Even more simply, the use of a heating pad could be what's making your joints feel hot to the touch. However, there are cases in which joint warmth may not be related to external factors, but may instead be due to infection or an underlying health condition.

Health conditions that may lead your joints to feel hot

In some cases, a viral or bacterial infection, such as Lyme disease, may be responsible for joints that feel warm to the touch (via Healthline). To determine whether or not infection is the cause, a physician may analyze the joint's surrounding synovial fluid.

Alternatively, those with certain health conditions may find their joints feel warm upon contact. This can include bursitis, a condition characterized by swelling of the fluid-filled bursa sacs around the knee. In addition, sickle cell disease has also been linked with joint warmth — a condition that affects the health of red blood cells.

Most frequently, however, a joint that feels hot when touched is an indicator of rheumatoid arthritis (RA) or osteoarthritis (OA). In cases of rheumatoid arthritis, the immune system targets the cells in our joints. For patients with RA, symptoms are often experienced in the hands and wrists.
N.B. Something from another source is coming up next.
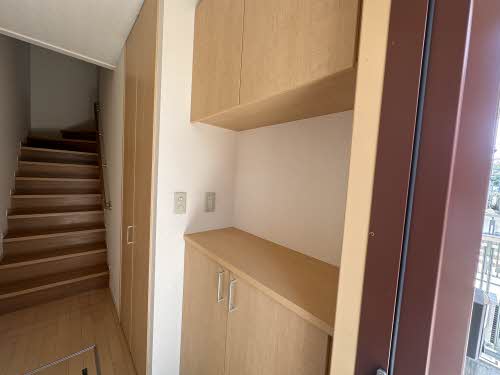 ガーデンヒルズＡ 202号-11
Conversely, osteoarthritis is the result of progressive wear and tear on the cushioning that pads our joints. The pain, inflammation, and warmth that can accompany the condition are often felt in the joints of the hips, lower back, and knees. Warm joints can also be a sign of psoriatic arthritis (PsA), according to MedicineNet.

Treatments for joints that feel hot to the touch

Depending on the cause of your warm joints, there may be different treatment options available. In some cases, medication may be appropriate if the cause is due to a health condition. Other people may require steroid injections if the cause is related to inflammation (via Healthline). Alternatively, surgery may be warranted if one is in need of a new joint entirely.

Furthermore, if the cause for your warm joints is due to psoriatic arthritis, light therapy may potentially be a viable treatment option for patients, according to the Arthritis Foundation. There is also some evidence to suggest that light therapy may be effective for cases of osteoarthritis. A 2013 animal study published in Arthritis Research & Therapy saw decreases in inflammatory cells in rats who were treated with low-level laser light therapy to their knee joints. However, more research is currently needed on the subject.

There are also at-home treatment remedies for warm joints your doctor may recommend. These include applying either a hot or cold compress to the affected area, using non-steroidal anti-inflammatory medications such as ibuprofen, and getting plenty of rest. Additionally, low-intensity activities such as swimming or walking may help relieve the discomfort of warm joints.